The organisation states that the largest proportion of calls that they receive come from within the Adult Social Care sector and relate to vulnerable adults (15% of the calls that they receive) and in their report ‘Speaking up for Vulnerable Adults : What the Whistleblowers Say’ they use some of the data gathered over an 8 year period to look at some of the issues raised to them by whistleblowers in the sector.  The report as a whole is quite short and easy to read.

My main concern is the lack of involvement by the regulatory authority (namely the CQC or its predecessor body, CSCI) and lack of involvement. The report takes a sample of 100 cases, 27 of which detailed physical abuse  and the respective care regulator (CQC or CSCI) was only involved in 12 of these cases which considering the role of the regulator and the seriousness of the issues raised, is surprising.

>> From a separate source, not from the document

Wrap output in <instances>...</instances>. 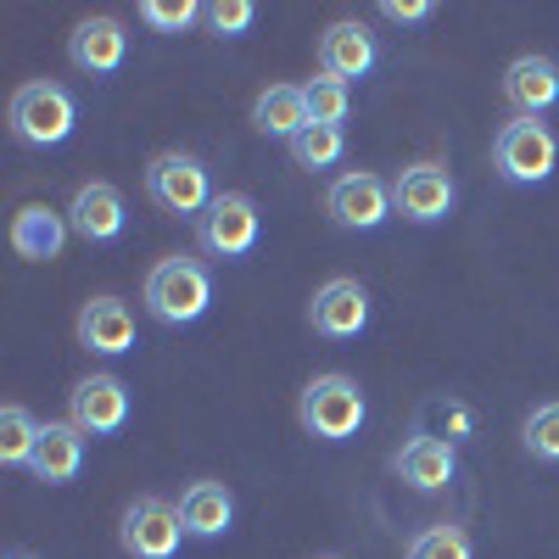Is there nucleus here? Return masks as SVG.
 Returning <instances> with one entry per match:
<instances>
[{"mask_svg":"<svg viewBox=\"0 0 559 559\" xmlns=\"http://www.w3.org/2000/svg\"><path fill=\"white\" fill-rule=\"evenodd\" d=\"M140 302H146V313L157 324H197L213 308V274L202 258L174 252V258L152 263L146 286H140Z\"/></svg>","mask_w":559,"mask_h":559,"instance_id":"nucleus-1","label":"nucleus"},{"mask_svg":"<svg viewBox=\"0 0 559 559\" xmlns=\"http://www.w3.org/2000/svg\"><path fill=\"white\" fill-rule=\"evenodd\" d=\"M12 134L34 152H51V146H68L73 129H79V102L73 90L57 84V79H28L17 96H12Z\"/></svg>","mask_w":559,"mask_h":559,"instance_id":"nucleus-2","label":"nucleus"},{"mask_svg":"<svg viewBox=\"0 0 559 559\" xmlns=\"http://www.w3.org/2000/svg\"><path fill=\"white\" fill-rule=\"evenodd\" d=\"M364 414H369L364 386H358L353 376H342V369H331V376H313V381L302 386V397H297L302 431L319 437V442H347V437H358Z\"/></svg>","mask_w":559,"mask_h":559,"instance_id":"nucleus-3","label":"nucleus"},{"mask_svg":"<svg viewBox=\"0 0 559 559\" xmlns=\"http://www.w3.org/2000/svg\"><path fill=\"white\" fill-rule=\"evenodd\" d=\"M492 168L509 185H543L559 168V134L543 118H509L492 134Z\"/></svg>","mask_w":559,"mask_h":559,"instance_id":"nucleus-4","label":"nucleus"},{"mask_svg":"<svg viewBox=\"0 0 559 559\" xmlns=\"http://www.w3.org/2000/svg\"><path fill=\"white\" fill-rule=\"evenodd\" d=\"M146 197L168 218H202L213 207V174L191 152H157L146 163Z\"/></svg>","mask_w":559,"mask_h":559,"instance_id":"nucleus-5","label":"nucleus"},{"mask_svg":"<svg viewBox=\"0 0 559 559\" xmlns=\"http://www.w3.org/2000/svg\"><path fill=\"white\" fill-rule=\"evenodd\" d=\"M263 236V213L247 191H218L213 207L197 218V247L218 263H241Z\"/></svg>","mask_w":559,"mask_h":559,"instance_id":"nucleus-6","label":"nucleus"},{"mask_svg":"<svg viewBox=\"0 0 559 559\" xmlns=\"http://www.w3.org/2000/svg\"><path fill=\"white\" fill-rule=\"evenodd\" d=\"M324 213H331L336 229L369 236V229H381L392 218V185L381 174H369V168H353V174L324 185Z\"/></svg>","mask_w":559,"mask_h":559,"instance_id":"nucleus-7","label":"nucleus"},{"mask_svg":"<svg viewBox=\"0 0 559 559\" xmlns=\"http://www.w3.org/2000/svg\"><path fill=\"white\" fill-rule=\"evenodd\" d=\"M185 537L191 532H185L179 509L168 498H134L118 521V543H123L129 559H174Z\"/></svg>","mask_w":559,"mask_h":559,"instance_id":"nucleus-8","label":"nucleus"},{"mask_svg":"<svg viewBox=\"0 0 559 559\" xmlns=\"http://www.w3.org/2000/svg\"><path fill=\"white\" fill-rule=\"evenodd\" d=\"M308 331L324 336V342H358L369 331V292H364V280H353V274L324 280V286L313 292V302H308Z\"/></svg>","mask_w":559,"mask_h":559,"instance_id":"nucleus-9","label":"nucleus"},{"mask_svg":"<svg viewBox=\"0 0 559 559\" xmlns=\"http://www.w3.org/2000/svg\"><path fill=\"white\" fill-rule=\"evenodd\" d=\"M459 202V185L448 174V163H408L392 179V213L408 224H442Z\"/></svg>","mask_w":559,"mask_h":559,"instance_id":"nucleus-10","label":"nucleus"},{"mask_svg":"<svg viewBox=\"0 0 559 559\" xmlns=\"http://www.w3.org/2000/svg\"><path fill=\"white\" fill-rule=\"evenodd\" d=\"M68 224H73V236L90 241V247H112L123 229H129V207H123V191L107 179H90L73 191L68 202Z\"/></svg>","mask_w":559,"mask_h":559,"instance_id":"nucleus-11","label":"nucleus"},{"mask_svg":"<svg viewBox=\"0 0 559 559\" xmlns=\"http://www.w3.org/2000/svg\"><path fill=\"white\" fill-rule=\"evenodd\" d=\"M376 62H381V45H376V34H369L358 17L324 23V34H319V73L353 84V79L376 73Z\"/></svg>","mask_w":559,"mask_h":559,"instance_id":"nucleus-12","label":"nucleus"},{"mask_svg":"<svg viewBox=\"0 0 559 559\" xmlns=\"http://www.w3.org/2000/svg\"><path fill=\"white\" fill-rule=\"evenodd\" d=\"M68 419L84 431V437H112L123 431L129 419V386L118 376H84L73 392H68Z\"/></svg>","mask_w":559,"mask_h":559,"instance_id":"nucleus-13","label":"nucleus"},{"mask_svg":"<svg viewBox=\"0 0 559 559\" xmlns=\"http://www.w3.org/2000/svg\"><path fill=\"white\" fill-rule=\"evenodd\" d=\"M503 102H509V112L515 118H543L548 107H559V62L554 57H537V51H526V57H515L503 68Z\"/></svg>","mask_w":559,"mask_h":559,"instance_id":"nucleus-14","label":"nucleus"},{"mask_svg":"<svg viewBox=\"0 0 559 559\" xmlns=\"http://www.w3.org/2000/svg\"><path fill=\"white\" fill-rule=\"evenodd\" d=\"M392 471H397V481L414 487V492H442V487H453V476H459V453H453V442H442V437H431V431H414V437L392 453Z\"/></svg>","mask_w":559,"mask_h":559,"instance_id":"nucleus-15","label":"nucleus"},{"mask_svg":"<svg viewBox=\"0 0 559 559\" xmlns=\"http://www.w3.org/2000/svg\"><path fill=\"white\" fill-rule=\"evenodd\" d=\"M79 347L96 353V358H123L134 353V308L123 297H90L79 308Z\"/></svg>","mask_w":559,"mask_h":559,"instance_id":"nucleus-16","label":"nucleus"},{"mask_svg":"<svg viewBox=\"0 0 559 559\" xmlns=\"http://www.w3.org/2000/svg\"><path fill=\"white\" fill-rule=\"evenodd\" d=\"M123 57H129V28L118 23V17H84V23H73V34H68V62L79 68V73H118L123 68Z\"/></svg>","mask_w":559,"mask_h":559,"instance_id":"nucleus-17","label":"nucleus"},{"mask_svg":"<svg viewBox=\"0 0 559 559\" xmlns=\"http://www.w3.org/2000/svg\"><path fill=\"white\" fill-rule=\"evenodd\" d=\"M84 464V431L73 419H45L39 426V448L28 459V476L45 481V487H68Z\"/></svg>","mask_w":559,"mask_h":559,"instance_id":"nucleus-18","label":"nucleus"},{"mask_svg":"<svg viewBox=\"0 0 559 559\" xmlns=\"http://www.w3.org/2000/svg\"><path fill=\"white\" fill-rule=\"evenodd\" d=\"M68 236H73V224H68V213H57V207H23L17 218H12V247H17V258H28V263H51V258H62V247H68Z\"/></svg>","mask_w":559,"mask_h":559,"instance_id":"nucleus-19","label":"nucleus"},{"mask_svg":"<svg viewBox=\"0 0 559 559\" xmlns=\"http://www.w3.org/2000/svg\"><path fill=\"white\" fill-rule=\"evenodd\" d=\"M179 521L191 537H224L236 526V492L224 481H191L179 498Z\"/></svg>","mask_w":559,"mask_h":559,"instance_id":"nucleus-20","label":"nucleus"},{"mask_svg":"<svg viewBox=\"0 0 559 559\" xmlns=\"http://www.w3.org/2000/svg\"><path fill=\"white\" fill-rule=\"evenodd\" d=\"M252 129L292 146V140L308 129V96H302V84H269L263 96L252 102Z\"/></svg>","mask_w":559,"mask_h":559,"instance_id":"nucleus-21","label":"nucleus"},{"mask_svg":"<svg viewBox=\"0 0 559 559\" xmlns=\"http://www.w3.org/2000/svg\"><path fill=\"white\" fill-rule=\"evenodd\" d=\"M286 152H292V163H297V168L324 174V168H336V163L347 157V134H342V129H324V123H308Z\"/></svg>","mask_w":559,"mask_h":559,"instance_id":"nucleus-22","label":"nucleus"},{"mask_svg":"<svg viewBox=\"0 0 559 559\" xmlns=\"http://www.w3.org/2000/svg\"><path fill=\"white\" fill-rule=\"evenodd\" d=\"M39 448V419L12 403V408H0V464H12V471H28V459Z\"/></svg>","mask_w":559,"mask_h":559,"instance_id":"nucleus-23","label":"nucleus"},{"mask_svg":"<svg viewBox=\"0 0 559 559\" xmlns=\"http://www.w3.org/2000/svg\"><path fill=\"white\" fill-rule=\"evenodd\" d=\"M302 96H308V123H324V129H342L347 112H353V90L331 73H319L302 84Z\"/></svg>","mask_w":559,"mask_h":559,"instance_id":"nucleus-24","label":"nucleus"},{"mask_svg":"<svg viewBox=\"0 0 559 559\" xmlns=\"http://www.w3.org/2000/svg\"><path fill=\"white\" fill-rule=\"evenodd\" d=\"M403 559H476V543H471V532H464L459 521H442V526L419 532Z\"/></svg>","mask_w":559,"mask_h":559,"instance_id":"nucleus-25","label":"nucleus"},{"mask_svg":"<svg viewBox=\"0 0 559 559\" xmlns=\"http://www.w3.org/2000/svg\"><path fill=\"white\" fill-rule=\"evenodd\" d=\"M521 448H526L537 464H559V403H537V408L521 419Z\"/></svg>","mask_w":559,"mask_h":559,"instance_id":"nucleus-26","label":"nucleus"},{"mask_svg":"<svg viewBox=\"0 0 559 559\" xmlns=\"http://www.w3.org/2000/svg\"><path fill=\"white\" fill-rule=\"evenodd\" d=\"M202 17H207V7H197V0H140V23L157 34H185Z\"/></svg>","mask_w":559,"mask_h":559,"instance_id":"nucleus-27","label":"nucleus"},{"mask_svg":"<svg viewBox=\"0 0 559 559\" xmlns=\"http://www.w3.org/2000/svg\"><path fill=\"white\" fill-rule=\"evenodd\" d=\"M202 23H207V34H218V39H241V34H252L258 7H252V0H213Z\"/></svg>","mask_w":559,"mask_h":559,"instance_id":"nucleus-28","label":"nucleus"},{"mask_svg":"<svg viewBox=\"0 0 559 559\" xmlns=\"http://www.w3.org/2000/svg\"><path fill=\"white\" fill-rule=\"evenodd\" d=\"M381 17L403 23V28H419V23L437 17V7H431V0H381Z\"/></svg>","mask_w":559,"mask_h":559,"instance_id":"nucleus-29","label":"nucleus"},{"mask_svg":"<svg viewBox=\"0 0 559 559\" xmlns=\"http://www.w3.org/2000/svg\"><path fill=\"white\" fill-rule=\"evenodd\" d=\"M437 414H442V426H448V442H471V431H476V414L464 408V403H437Z\"/></svg>","mask_w":559,"mask_h":559,"instance_id":"nucleus-30","label":"nucleus"},{"mask_svg":"<svg viewBox=\"0 0 559 559\" xmlns=\"http://www.w3.org/2000/svg\"><path fill=\"white\" fill-rule=\"evenodd\" d=\"M12 559H28V554H12Z\"/></svg>","mask_w":559,"mask_h":559,"instance_id":"nucleus-31","label":"nucleus"},{"mask_svg":"<svg viewBox=\"0 0 559 559\" xmlns=\"http://www.w3.org/2000/svg\"><path fill=\"white\" fill-rule=\"evenodd\" d=\"M324 559H336V554H324Z\"/></svg>","mask_w":559,"mask_h":559,"instance_id":"nucleus-32","label":"nucleus"}]
</instances>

Even worse, the statistics related administration of medication where issues such as mixing up medication between residents, failure to administer medication or administering medication incorrectly – where only 3 of the identified 15 cases (from their sample) involved a regulator.

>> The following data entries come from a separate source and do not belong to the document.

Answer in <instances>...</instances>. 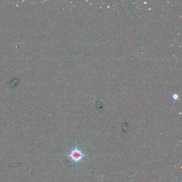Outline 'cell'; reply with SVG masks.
Here are the masks:
<instances>
[{
    "instance_id": "6da1fadb",
    "label": "cell",
    "mask_w": 182,
    "mask_h": 182,
    "mask_svg": "<svg viewBox=\"0 0 182 182\" xmlns=\"http://www.w3.org/2000/svg\"><path fill=\"white\" fill-rule=\"evenodd\" d=\"M82 155L81 152L78 150H74L72 152L71 154V157L72 159L75 161H78L80 160L82 158Z\"/></svg>"
}]
</instances>
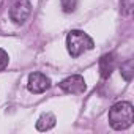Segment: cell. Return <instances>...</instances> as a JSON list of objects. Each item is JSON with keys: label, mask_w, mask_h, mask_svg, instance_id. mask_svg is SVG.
Here are the masks:
<instances>
[{"label": "cell", "mask_w": 134, "mask_h": 134, "mask_svg": "<svg viewBox=\"0 0 134 134\" xmlns=\"http://www.w3.org/2000/svg\"><path fill=\"white\" fill-rule=\"evenodd\" d=\"M8 62H10L8 54H7L3 49H0V71H3L7 66H8Z\"/></svg>", "instance_id": "11"}, {"label": "cell", "mask_w": 134, "mask_h": 134, "mask_svg": "<svg viewBox=\"0 0 134 134\" xmlns=\"http://www.w3.org/2000/svg\"><path fill=\"white\" fill-rule=\"evenodd\" d=\"M55 121H57L55 115L51 114V112H46V114H43V115L38 118V121H36V129H38V131H49V129H52V128L55 126Z\"/></svg>", "instance_id": "7"}, {"label": "cell", "mask_w": 134, "mask_h": 134, "mask_svg": "<svg viewBox=\"0 0 134 134\" xmlns=\"http://www.w3.org/2000/svg\"><path fill=\"white\" fill-rule=\"evenodd\" d=\"M134 10V0H121V14L129 16Z\"/></svg>", "instance_id": "10"}, {"label": "cell", "mask_w": 134, "mask_h": 134, "mask_svg": "<svg viewBox=\"0 0 134 134\" xmlns=\"http://www.w3.org/2000/svg\"><path fill=\"white\" fill-rule=\"evenodd\" d=\"M32 13V5L29 0H14L10 8V18L14 24H24Z\"/></svg>", "instance_id": "3"}, {"label": "cell", "mask_w": 134, "mask_h": 134, "mask_svg": "<svg viewBox=\"0 0 134 134\" xmlns=\"http://www.w3.org/2000/svg\"><path fill=\"white\" fill-rule=\"evenodd\" d=\"M63 13H73L77 8V0H60Z\"/></svg>", "instance_id": "9"}, {"label": "cell", "mask_w": 134, "mask_h": 134, "mask_svg": "<svg viewBox=\"0 0 134 134\" xmlns=\"http://www.w3.org/2000/svg\"><path fill=\"white\" fill-rule=\"evenodd\" d=\"M93 46V40L82 30H71L66 35V49L71 57H79L84 52L92 51Z\"/></svg>", "instance_id": "2"}, {"label": "cell", "mask_w": 134, "mask_h": 134, "mask_svg": "<svg viewBox=\"0 0 134 134\" xmlns=\"http://www.w3.org/2000/svg\"><path fill=\"white\" fill-rule=\"evenodd\" d=\"M51 87V79L43 74V73H32L29 76V82H27V88L32 93H43Z\"/></svg>", "instance_id": "5"}, {"label": "cell", "mask_w": 134, "mask_h": 134, "mask_svg": "<svg viewBox=\"0 0 134 134\" xmlns=\"http://www.w3.org/2000/svg\"><path fill=\"white\" fill-rule=\"evenodd\" d=\"M120 73H121V77L125 81H128V82L132 81V76H134V62H132V58H129L125 63H121Z\"/></svg>", "instance_id": "8"}, {"label": "cell", "mask_w": 134, "mask_h": 134, "mask_svg": "<svg viewBox=\"0 0 134 134\" xmlns=\"http://www.w3.org/2000/svg\"><path fill=\"white\" fill-rule=\"evenodd\" d=\"M60 88L66 93H71V95H79V93H84L87 90V85H85V81L82 76L79 74H73L70 77L63 79L60 84Z\"/></svg>", "instance_id": "4"}, {"label": "cell", "mask_w": 134, "mask_h": 134, "mask_svg": "<svg viewBox=\"0 0 134 134\" xmlns=\"http://www.w3.org/2000/svg\"><path fill=\"white\" fill-rule=\"evenodd\" d=\"M132 121H134V109L131 103L120 101L109 109V123L114 129L117 131L126 129L132 125Z\"/></svg>", "instance_id": "1"}, {"label": "cell", "mask_w": 134, "mask_h": 134, "mask_svg": "<svg viewBox=\"0 0 134 134\" xmlns=\"http://www.w3.org/2000/svg\"><path fill=\"white\" fill-rule=\"evenodd\" d=\"M114 68H115V58L112 54H106L99 58V71H101L103 79H107L112 74Z\"/></svg>", "instance_id": "6"}]
</instances>
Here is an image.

It’s worth reading through the relatively concise report. It doesn’t make for much cheer which is unsurprisingly given the subject matter but emphasises the importance for care staff who often are employed by private companies and may not have redress to a union for advice and support to be better supported by local authorities who commission their services and by the regulatory body (CQC) in raising concerns in a safe environment.

It seems obvious to note but the care worker ‘on the ground’ is the person most likely to be able to spot abusive practices in care settings and particularly in residential and nursing homes. This must be a resource that is utilised and they must be afforded protection through not only well-intentioned whistleblowing policies but well implemented and well known ones that are able to be drawn on and protect the workers involved.

As we move towards more direct payment funded personal budgets and home care settings change, the relationship and responsibilities of care workers and personal assistants that may be directly employed by service users rather than through agencies also should be addressed through policies regarding raising safeguarding (adult protection) alerts.

Until training and awareness around adult protection is as widespread as it is around child protection, we can’t afford to be complacent or make assumptions about what may or may not be reported.

2 thoughts on “Whistleblowing

  1. Pingback: Whistleblowing - Fighting Monsters - Member blogs - Social Work Blog - Carespace from Community Care

  2. I totally agree with your comments on whistleblowing and the difficulties involved for those who do it, especially regarding the regulatory bodies, but there are other barriers too. Okay, I’m disabled activist, however I was a Planning Officer at one tine and I would argue most “Vulnerable Adults” policies are not only not fit for purpose, but that they often work against the best interests of those they are supposed to protect. Many disabled people believe the “vulnerable” tag leads to assumptions being made and stereotyping which, albeit unintentionally, ‘naturalises’ the experiences of people who are at risk of abuse or ill-treatment. More often than not the focus or emphasis is in the wrong place thereby taking the gaze away from the incidents themselves. This, I would argue, too many times colours how the relationship between the “victim” and the “perp” are seen – e.g. “She is very difficult to handle” ends up justifying inappropriate ‘care’ which is then viewed as acceptable.